What is needed: Output all of the data exactly, keeping any images out of the copy.

Data provided:
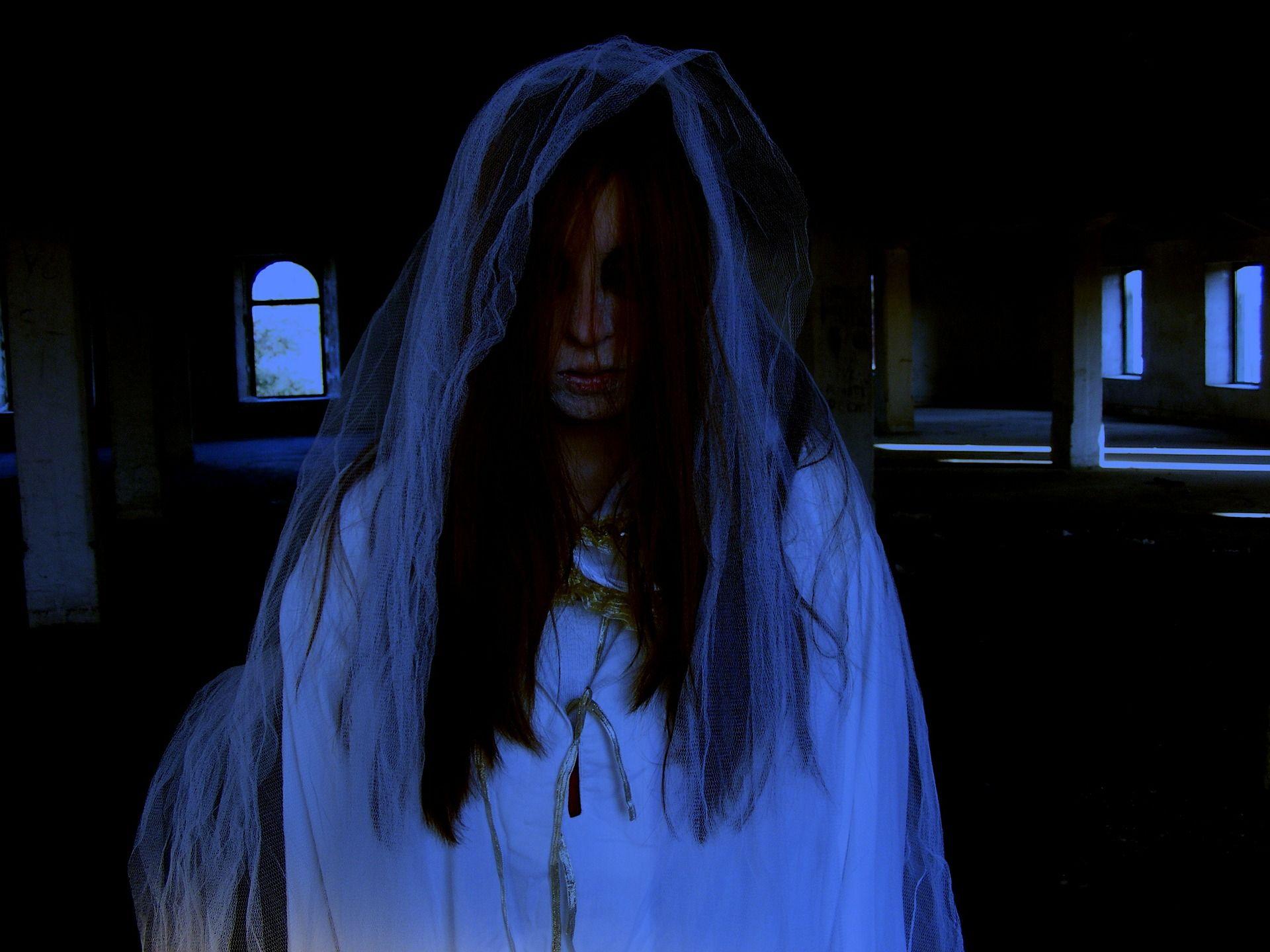 Tafsir mimpi bertemu hantu WANITA dalam togel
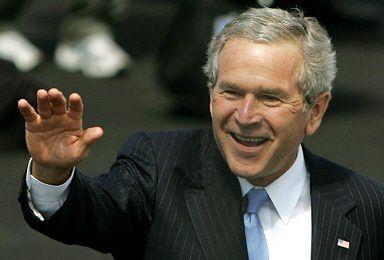 Bush potrącił rowerem policjanta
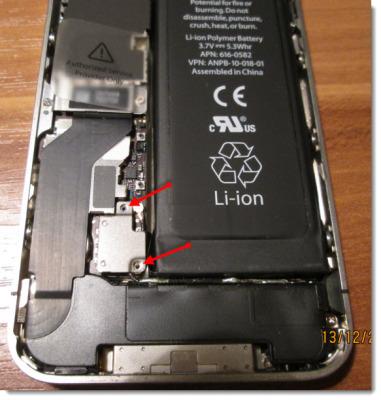 крепление штекера батареи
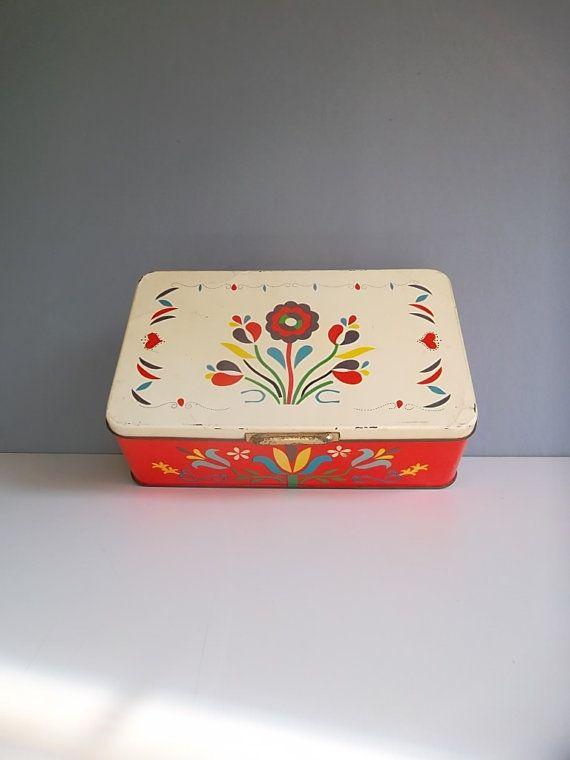 Vintage tins on etsy  https://www.etsy.com/listing/188915211/1950s-vintage-tin-italian-tin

Problem solution:
 Tafsir mimpi bertemu hantu WANITA dalam togel
 Bush potrącił rowerem policjanta
 крепление штекера батареи
 Vintage tins on etsy  https://www.etsy.com/listing/188915211/1950s-vintage-tin-italian-tin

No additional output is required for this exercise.